Hi Yanko,

On Mon, Jan 24, 2022 at 6:29 PM Yanko Bahchevanov <
[email protected]> wrote:

> Im using custom data classes with JPA Column annotations and not using
> DAOs or POJOs generated from JOOQ. Its worth saying that underneath the
> wrappers plain JOOQ is used.
>

I think that's where the problem is. If you're using a third party library
to execute jOOQ queries, then you can't profit from those advanced mapping
features, which are implemented in jOOQ itself, not in any third parties.
If you use jOOQ to execute SQL directly via JDBC or R2DBC, you can use the
MULTISET, ROW operators out of the box. If you want to extract the SQL
string and execute it elsewhere (yourself or via a third party), then
you'll have to wire the generated JSON / XML back to jOOQ data structures
yourself. DSLContext::fetchFromJSON could be of use, but it won't be able
to access the projected type information as easily, and you don't get any
type safety.

There might be public API in a future jOOQ release to help construct the
jOOQ Result/Record[N] type hierarchy from nested JSON / XML data structures
(see https://github.com/jOOQ/jOOQ/issues/12012), but irrespective of such
low level improvements, it will always be much more interesting to let jOOQ
execute your query for you, rather than any third party.

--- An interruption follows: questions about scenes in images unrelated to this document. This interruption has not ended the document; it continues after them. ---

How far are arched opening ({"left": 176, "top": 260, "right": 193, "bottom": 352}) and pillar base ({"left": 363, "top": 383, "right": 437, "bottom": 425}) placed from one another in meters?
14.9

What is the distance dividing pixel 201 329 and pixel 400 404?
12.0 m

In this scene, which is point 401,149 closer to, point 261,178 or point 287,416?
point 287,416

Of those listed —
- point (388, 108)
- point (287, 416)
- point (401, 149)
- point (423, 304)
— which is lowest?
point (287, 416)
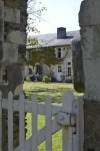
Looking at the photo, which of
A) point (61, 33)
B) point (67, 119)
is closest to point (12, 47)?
point (67, 119)

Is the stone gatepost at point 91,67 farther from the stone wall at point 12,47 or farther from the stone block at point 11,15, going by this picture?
the stone block at point 11,15

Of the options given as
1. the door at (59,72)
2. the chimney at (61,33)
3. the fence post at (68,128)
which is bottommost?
the door at (59,72)

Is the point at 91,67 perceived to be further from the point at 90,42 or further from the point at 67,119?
the point at 67,119

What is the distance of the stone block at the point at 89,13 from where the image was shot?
2.19 metres

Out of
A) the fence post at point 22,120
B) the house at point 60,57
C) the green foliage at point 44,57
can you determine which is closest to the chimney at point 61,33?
the house at point 60,57

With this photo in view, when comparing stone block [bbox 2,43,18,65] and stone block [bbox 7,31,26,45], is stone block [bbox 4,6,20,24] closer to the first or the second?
stone block [bbox 7,31,26,45]

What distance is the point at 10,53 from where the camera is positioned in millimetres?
3988

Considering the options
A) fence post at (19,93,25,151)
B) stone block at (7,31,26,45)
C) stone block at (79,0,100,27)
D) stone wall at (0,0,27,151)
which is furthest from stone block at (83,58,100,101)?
stone block at (7,31,26,45)

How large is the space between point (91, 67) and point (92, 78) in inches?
3.2

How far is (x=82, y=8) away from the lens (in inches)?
88.3

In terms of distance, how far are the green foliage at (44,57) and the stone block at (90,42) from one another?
32.8 metres

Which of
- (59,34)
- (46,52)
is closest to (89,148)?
(46,52)

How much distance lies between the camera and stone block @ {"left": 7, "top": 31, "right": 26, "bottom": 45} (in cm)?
403

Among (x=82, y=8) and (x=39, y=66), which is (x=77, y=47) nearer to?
(x=82, y=8)
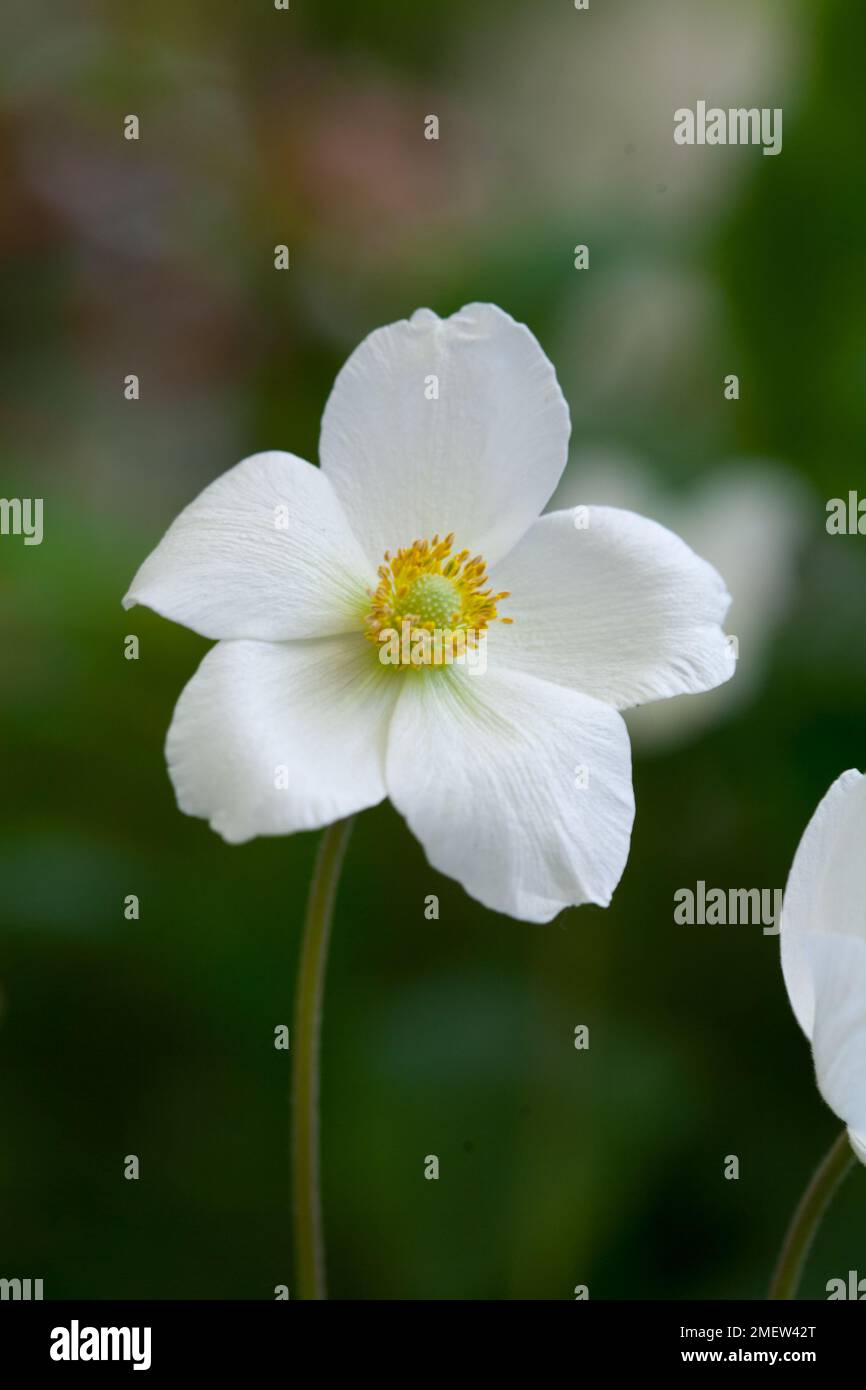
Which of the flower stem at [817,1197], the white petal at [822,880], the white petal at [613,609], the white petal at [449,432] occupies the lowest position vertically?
the flower stem at [817,1197]

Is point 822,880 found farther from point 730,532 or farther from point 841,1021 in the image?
point 730,532

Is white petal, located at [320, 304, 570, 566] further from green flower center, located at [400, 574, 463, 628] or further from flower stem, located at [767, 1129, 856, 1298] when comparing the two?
flower stem, located at [767, 1129, 856, 1298]

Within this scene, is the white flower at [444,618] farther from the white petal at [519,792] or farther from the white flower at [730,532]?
the white flower at [730,532]

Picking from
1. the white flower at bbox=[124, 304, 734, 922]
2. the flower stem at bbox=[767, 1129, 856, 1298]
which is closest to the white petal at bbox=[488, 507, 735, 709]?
the white flower at bbox=[124, 304, 734, 922]

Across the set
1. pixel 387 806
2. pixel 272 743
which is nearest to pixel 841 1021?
pixel 272 743

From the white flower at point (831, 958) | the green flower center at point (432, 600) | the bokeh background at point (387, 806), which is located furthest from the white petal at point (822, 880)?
the bokeh background at point (387, 806)

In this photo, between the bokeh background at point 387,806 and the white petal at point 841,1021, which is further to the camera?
the bokeh background at point 387,806
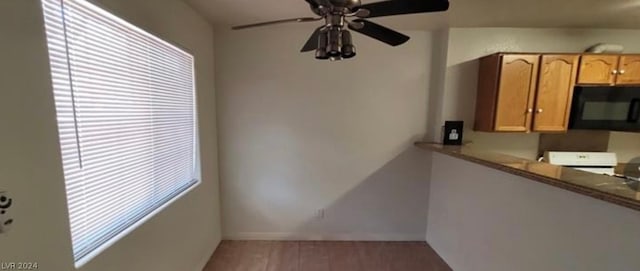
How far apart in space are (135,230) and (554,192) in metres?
2.42

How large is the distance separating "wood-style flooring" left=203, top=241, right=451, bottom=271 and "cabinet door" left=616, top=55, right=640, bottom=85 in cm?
250

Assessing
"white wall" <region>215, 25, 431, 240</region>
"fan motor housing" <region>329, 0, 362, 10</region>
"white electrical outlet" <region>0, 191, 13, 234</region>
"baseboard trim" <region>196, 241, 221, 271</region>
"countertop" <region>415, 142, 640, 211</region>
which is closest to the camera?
"white electrical outlet" <region>0, 191, 13, 234</region>

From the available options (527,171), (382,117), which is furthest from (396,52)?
(527,171)

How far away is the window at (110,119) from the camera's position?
119 centimetres

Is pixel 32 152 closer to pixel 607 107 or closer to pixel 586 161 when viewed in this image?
pixel 607 107

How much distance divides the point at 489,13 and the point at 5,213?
3.27 m

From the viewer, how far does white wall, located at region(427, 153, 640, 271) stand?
1.29 m

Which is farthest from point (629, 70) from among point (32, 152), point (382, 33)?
point (32, 152)

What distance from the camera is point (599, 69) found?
2.70 metres

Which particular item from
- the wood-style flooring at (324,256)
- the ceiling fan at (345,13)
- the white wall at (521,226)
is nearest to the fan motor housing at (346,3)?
the ceiling fan at (345,13)

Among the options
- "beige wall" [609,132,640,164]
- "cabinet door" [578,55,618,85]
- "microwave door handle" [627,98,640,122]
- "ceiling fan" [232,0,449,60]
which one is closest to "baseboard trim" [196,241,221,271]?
"ceiling fan" [232,0,449,60]

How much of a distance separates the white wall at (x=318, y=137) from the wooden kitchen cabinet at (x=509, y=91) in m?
0.63

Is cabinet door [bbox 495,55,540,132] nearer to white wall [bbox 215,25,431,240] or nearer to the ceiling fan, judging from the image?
white wall [bbox 215,25,431,240]

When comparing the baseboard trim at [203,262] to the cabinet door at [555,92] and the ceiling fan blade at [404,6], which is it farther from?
the cabinet door at [555,92]
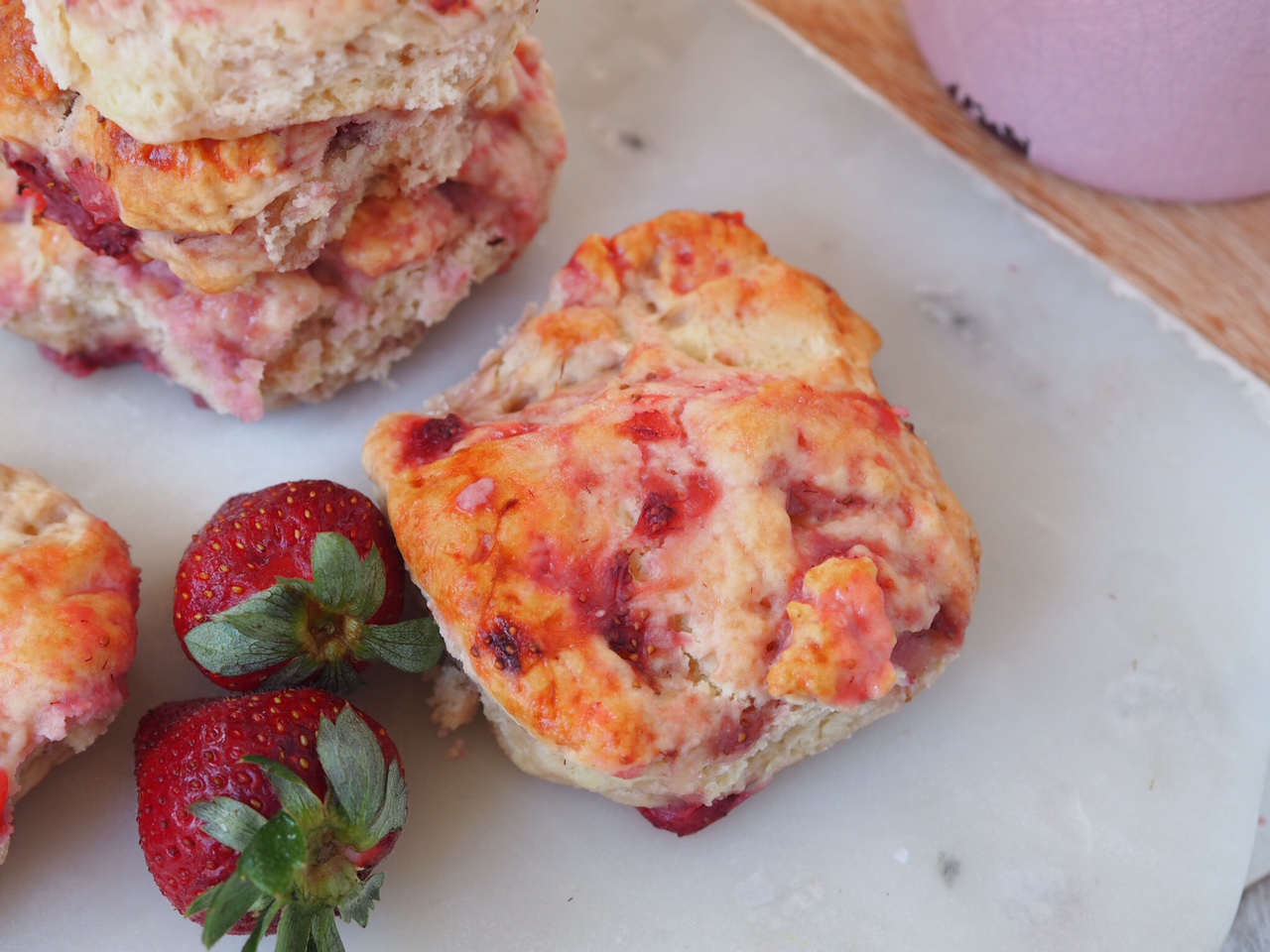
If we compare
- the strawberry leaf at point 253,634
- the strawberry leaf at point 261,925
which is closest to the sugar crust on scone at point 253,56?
the strawberry leaf at point 253,634

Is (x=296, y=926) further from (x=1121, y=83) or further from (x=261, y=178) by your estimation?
(x=1121, y=83)

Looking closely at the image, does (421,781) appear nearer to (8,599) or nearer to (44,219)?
(8,599)

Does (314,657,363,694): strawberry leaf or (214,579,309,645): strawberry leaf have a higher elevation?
(214,579,309,645): strawberry leaf

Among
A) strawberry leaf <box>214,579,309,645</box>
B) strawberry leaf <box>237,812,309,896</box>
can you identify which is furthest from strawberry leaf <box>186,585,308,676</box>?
strawberry leaf <box>237,812,309,896</box>

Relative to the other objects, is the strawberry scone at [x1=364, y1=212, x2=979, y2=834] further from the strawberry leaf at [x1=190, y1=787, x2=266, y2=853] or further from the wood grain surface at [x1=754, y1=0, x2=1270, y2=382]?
the wood grain surface at [x1=754, y1=0, x2=1270, y2=382]

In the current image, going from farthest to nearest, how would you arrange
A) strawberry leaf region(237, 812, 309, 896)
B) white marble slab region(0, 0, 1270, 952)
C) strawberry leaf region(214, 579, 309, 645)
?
white marble slab region(0, 0, 1270, 952) < strawberry leaf region(214, 579, 309, 645) < strawberry leaf region(237, 812, 309, 896)

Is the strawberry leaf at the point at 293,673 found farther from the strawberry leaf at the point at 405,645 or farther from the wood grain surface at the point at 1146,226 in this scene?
the wood grain surface at the point at 1146,226

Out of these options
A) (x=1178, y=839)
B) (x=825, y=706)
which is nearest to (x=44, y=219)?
(x=825, y=706)
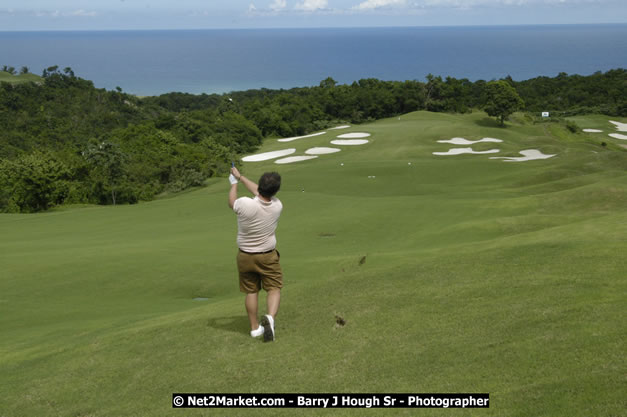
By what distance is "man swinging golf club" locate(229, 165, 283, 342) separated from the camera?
26.3 ft

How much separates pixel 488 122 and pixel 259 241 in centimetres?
7642

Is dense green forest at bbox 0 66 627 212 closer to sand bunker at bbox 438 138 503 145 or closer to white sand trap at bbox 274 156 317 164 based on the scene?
white sand trap at bbox 274 156 317 164

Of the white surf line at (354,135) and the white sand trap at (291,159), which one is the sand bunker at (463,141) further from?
the white sand trap at (291,159)

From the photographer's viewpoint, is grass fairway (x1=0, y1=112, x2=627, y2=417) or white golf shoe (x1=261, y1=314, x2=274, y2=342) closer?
grass fairway (x1=0, y1=112, x2=627, y2=417)

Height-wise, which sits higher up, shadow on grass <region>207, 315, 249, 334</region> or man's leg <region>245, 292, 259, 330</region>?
man's leg <region>245, 292, 259, 330</region>

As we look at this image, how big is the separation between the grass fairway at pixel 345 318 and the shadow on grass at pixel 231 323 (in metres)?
0.07

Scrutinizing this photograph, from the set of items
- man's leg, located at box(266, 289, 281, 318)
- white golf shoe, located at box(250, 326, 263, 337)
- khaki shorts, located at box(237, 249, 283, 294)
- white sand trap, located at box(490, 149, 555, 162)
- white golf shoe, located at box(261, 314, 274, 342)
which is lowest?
white sand trap, located at box(490, 149, 555, 162)

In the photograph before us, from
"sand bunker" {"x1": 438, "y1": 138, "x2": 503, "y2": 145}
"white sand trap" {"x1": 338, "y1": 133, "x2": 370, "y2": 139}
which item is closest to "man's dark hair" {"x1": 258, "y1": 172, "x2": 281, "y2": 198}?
"sand bunker" {"x1": 438, "y1": 138, "x2": 503, "y2": 145}

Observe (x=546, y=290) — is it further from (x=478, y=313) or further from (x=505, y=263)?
(x=505, y=263)

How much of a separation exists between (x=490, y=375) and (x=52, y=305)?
41.2 feet

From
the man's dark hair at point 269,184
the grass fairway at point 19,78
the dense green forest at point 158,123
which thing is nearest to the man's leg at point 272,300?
the man's dark hair at point 269,184

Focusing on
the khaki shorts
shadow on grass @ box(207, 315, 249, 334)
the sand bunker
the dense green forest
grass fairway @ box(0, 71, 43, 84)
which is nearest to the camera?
the khaki shorts

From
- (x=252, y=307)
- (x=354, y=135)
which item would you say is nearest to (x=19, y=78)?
(x=354, y=135)

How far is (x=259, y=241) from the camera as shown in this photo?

> All the documentation and posts I saw point to a generated SQL with
> jsonb_build_object, but this is not true in my case. Is it some sort of
> configuration or inferrence from my setup or something?
>

Can good point, that implementation has changed as a part of a series of
bug fixes. It turned out that, since we can't use the JSON object key names
anyway for this serialisation (ambiguous key names, lack of ordering), we
might as well just use JSON arrays instead, which at least guarantee
ordering, and use less space. Having said so, you shouldn't see the
examples in the manual as formal specification of what jOOQ does to get
MULTISET to work. This might change again in the future, as we run into
some caveats, and there are numerous ones. Here's some insight:
https://blog.jooq.org/standard-sql-json-the-sobering-parts/


> This is probably the only problem I need to solve, otherwise JOOQ looks
> absolutely awesome, so good job to the team that is developing it!
>

You won't look back, especially not once you get MULTISET to work!